Titian: His Life and the Golden Age of Venice. Sheila Hale
Titian meanwhile had made a second brief visit to the court of Alfonso’s nephew, Federico Gonzaga,19 the twenty-three-year-old 5th Marquis of Mantua. He went with Alfonso’s permission – it was normal practice for the two courts, which were so closely related by blood and geography, to exchange artists – but on the understanding that the completion of Bacchus and Ariadne and other works for the duke must take priority and he could therefore not stay for long in Mantua. He set off from Venice for Mantua on 26 January, carrying with him a letter of recommendation from Federico’s ambassador in Venice, Giambattista Malatesta:
Most Illustrious and Excellent Signor and my most cherished patron. The present bearer is maestro Ticiano, most excellent in his art, and also a modest and gentlemanly person in every respect, who has postponed many of his works of the moment to come to kiss the hand of Your Excellency, as you have deigned to request me. Whereby I cannot do otherwise than recommend him.
The letter was a formality. Federico had been asking Malatesta to invite Titian to his court since Christmas of the previous year, when he had hoped that ‘Maestro Tutiano pittor’ might spend the holidays with him. Titian had refused but promised the ambassador that he would certainly be in Mantua to kiss the hand of the marquis by the end of the first week in January. When he finally reached Mantua, late as usual, the marquis greeted him warmly, and before he reluctantly allowed him to depart for Ferrara ordered some work, which he seems to have wanted or needed to be done very soon. There is a note of urgency in the letter he wrote to his uncle on 3 February for delivery by Titian along with some presents; and its tone is very different from Alfonso’s temper tantrums:
Most Illustrious and excellent Lord Uncle – Having asked Titian, the bearer of these presents, to execute certain works for me, he declares that he cannot serve me at present because he has promised to do some things for Your Excellency which will take a long time. For this reason I send him to attend you. But I beg you to send him back at once to expedite the work that I want from him, which will take only a few days, and as soon as he has done that he will return to the service of Your Excellency, who will have done me a most singular favour, and to whom I stand greatly recommended.

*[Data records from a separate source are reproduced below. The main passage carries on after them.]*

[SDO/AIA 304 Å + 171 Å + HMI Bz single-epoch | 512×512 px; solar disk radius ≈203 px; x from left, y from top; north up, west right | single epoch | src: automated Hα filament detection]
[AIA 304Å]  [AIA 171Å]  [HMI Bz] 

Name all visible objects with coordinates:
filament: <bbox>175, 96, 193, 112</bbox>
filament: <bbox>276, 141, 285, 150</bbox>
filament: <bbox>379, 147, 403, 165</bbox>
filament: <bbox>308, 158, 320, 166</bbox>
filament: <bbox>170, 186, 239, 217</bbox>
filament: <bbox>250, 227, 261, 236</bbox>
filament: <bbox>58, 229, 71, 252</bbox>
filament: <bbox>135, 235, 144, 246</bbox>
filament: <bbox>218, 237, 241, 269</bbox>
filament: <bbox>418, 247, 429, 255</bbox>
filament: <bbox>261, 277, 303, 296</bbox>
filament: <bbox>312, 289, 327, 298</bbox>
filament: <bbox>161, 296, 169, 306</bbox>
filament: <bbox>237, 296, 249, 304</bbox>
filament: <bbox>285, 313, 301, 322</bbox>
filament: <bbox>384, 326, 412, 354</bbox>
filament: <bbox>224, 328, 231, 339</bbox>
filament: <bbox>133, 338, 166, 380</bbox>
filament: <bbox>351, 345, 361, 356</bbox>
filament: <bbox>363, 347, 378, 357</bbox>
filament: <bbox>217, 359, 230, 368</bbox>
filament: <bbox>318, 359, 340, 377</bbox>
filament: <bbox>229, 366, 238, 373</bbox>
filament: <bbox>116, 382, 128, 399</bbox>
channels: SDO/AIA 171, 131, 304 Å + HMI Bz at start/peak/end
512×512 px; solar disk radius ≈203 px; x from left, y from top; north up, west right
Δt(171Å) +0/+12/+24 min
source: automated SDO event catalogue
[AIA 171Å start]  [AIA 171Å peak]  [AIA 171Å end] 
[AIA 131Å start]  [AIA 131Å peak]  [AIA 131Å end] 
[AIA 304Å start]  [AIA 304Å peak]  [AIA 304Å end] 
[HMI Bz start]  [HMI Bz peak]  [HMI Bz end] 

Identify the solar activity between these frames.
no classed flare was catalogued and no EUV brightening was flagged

Federico Gonzaga had come of age less than two years before Titian’s visit. Twenty-four years younger than his uncle Alfonso, he was a more sensitive, more self-indulgent and altogether more polished character. While he was still under the regency of his mother Isabella d’Este, Baldassare Castiglione, who would later be Federico’s ambassador in Rome, praised him in an early version of The Courtier as one of the most gifted of the sons of illustrious lords, ‘who may not have the power of their ancestors but make up for it in talent … In addition to his excellent manners and the discretion he shows at so tender an age he is said by those in charge of him to be wonderful in wit, desire for honour, courtesy and love of justice.’ He was a godson to Cesare Borgia, and as a boy of only ten had been sent, as a pledge for his father’s loyalty, to the magnificent court of Julius II, where he was pampered and indulged by the warrior pope and his cardinals. He developed a taste for luxury, especially the work of goldsmiths and jewellers, and his interest in painting was stimulated by the masterpieces by Michelangelo who was painting the ceiling of the Sistine Chapel, and by Raphael, who made a sketch of him in armour and included a portrait of him in the School of Athens. At seventeen his father had contracted for him a dynastic marriage to Maria Paleologo, the eight-year-old daughter of the Marquis of Montferrat, to be consummated when the bride reached fifteen in 1524. (By that time, however, Federico, who was a notorious womanizer, had conceived a passion for Isabella Boschetti, the wife of one of his courtiers.) He and his mother kept a palace in Venice, where they often went for pleasure and where Federico was a member of one of the companies of the hose.